◆ **Your task**:
Out of the lines below, please list those that hold the string "pagetitle".

◆ **Raw data**:
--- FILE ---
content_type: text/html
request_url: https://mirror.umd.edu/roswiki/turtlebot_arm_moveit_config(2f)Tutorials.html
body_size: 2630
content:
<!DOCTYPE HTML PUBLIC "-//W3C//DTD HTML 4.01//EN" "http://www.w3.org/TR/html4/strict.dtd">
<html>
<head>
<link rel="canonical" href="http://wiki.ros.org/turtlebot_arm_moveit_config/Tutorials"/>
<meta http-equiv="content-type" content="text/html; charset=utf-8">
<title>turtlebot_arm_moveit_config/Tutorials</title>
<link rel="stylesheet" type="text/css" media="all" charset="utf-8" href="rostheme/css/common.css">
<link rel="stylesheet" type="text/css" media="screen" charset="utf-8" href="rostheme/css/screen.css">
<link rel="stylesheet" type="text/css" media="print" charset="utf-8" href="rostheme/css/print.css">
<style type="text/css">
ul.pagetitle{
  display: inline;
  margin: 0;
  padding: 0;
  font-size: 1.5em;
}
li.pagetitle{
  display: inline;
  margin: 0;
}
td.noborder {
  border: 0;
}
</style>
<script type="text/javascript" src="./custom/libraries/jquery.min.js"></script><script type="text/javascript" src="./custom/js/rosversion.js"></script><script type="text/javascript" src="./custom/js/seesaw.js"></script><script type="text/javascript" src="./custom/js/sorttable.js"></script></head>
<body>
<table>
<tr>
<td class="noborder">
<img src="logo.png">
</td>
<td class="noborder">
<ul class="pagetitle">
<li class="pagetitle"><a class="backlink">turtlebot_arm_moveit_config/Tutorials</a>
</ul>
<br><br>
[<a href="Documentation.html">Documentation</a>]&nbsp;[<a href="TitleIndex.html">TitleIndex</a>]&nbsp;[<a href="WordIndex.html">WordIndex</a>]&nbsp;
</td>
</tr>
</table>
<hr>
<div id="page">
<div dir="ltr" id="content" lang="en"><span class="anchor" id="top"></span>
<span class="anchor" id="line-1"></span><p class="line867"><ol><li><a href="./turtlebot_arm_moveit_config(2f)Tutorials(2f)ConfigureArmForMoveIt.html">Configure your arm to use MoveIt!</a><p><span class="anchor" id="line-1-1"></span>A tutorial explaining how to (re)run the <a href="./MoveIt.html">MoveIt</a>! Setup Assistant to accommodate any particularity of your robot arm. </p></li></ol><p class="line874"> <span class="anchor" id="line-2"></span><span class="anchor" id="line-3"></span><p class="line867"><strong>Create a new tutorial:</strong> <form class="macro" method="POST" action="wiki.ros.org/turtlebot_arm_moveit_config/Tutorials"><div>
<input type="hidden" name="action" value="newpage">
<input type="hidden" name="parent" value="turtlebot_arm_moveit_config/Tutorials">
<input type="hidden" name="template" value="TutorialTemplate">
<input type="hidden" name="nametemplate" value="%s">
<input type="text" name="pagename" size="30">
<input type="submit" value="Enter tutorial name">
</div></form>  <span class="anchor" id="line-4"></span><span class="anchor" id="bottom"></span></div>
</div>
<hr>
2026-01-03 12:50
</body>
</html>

◆ **Finished task**:
ul.pagetitle{
li.pagetitle{
<ul class="pagetitle">
<li class="pagetitle"><a class="backlink">turtlebot_arm_moveit_config/Tutorials</a>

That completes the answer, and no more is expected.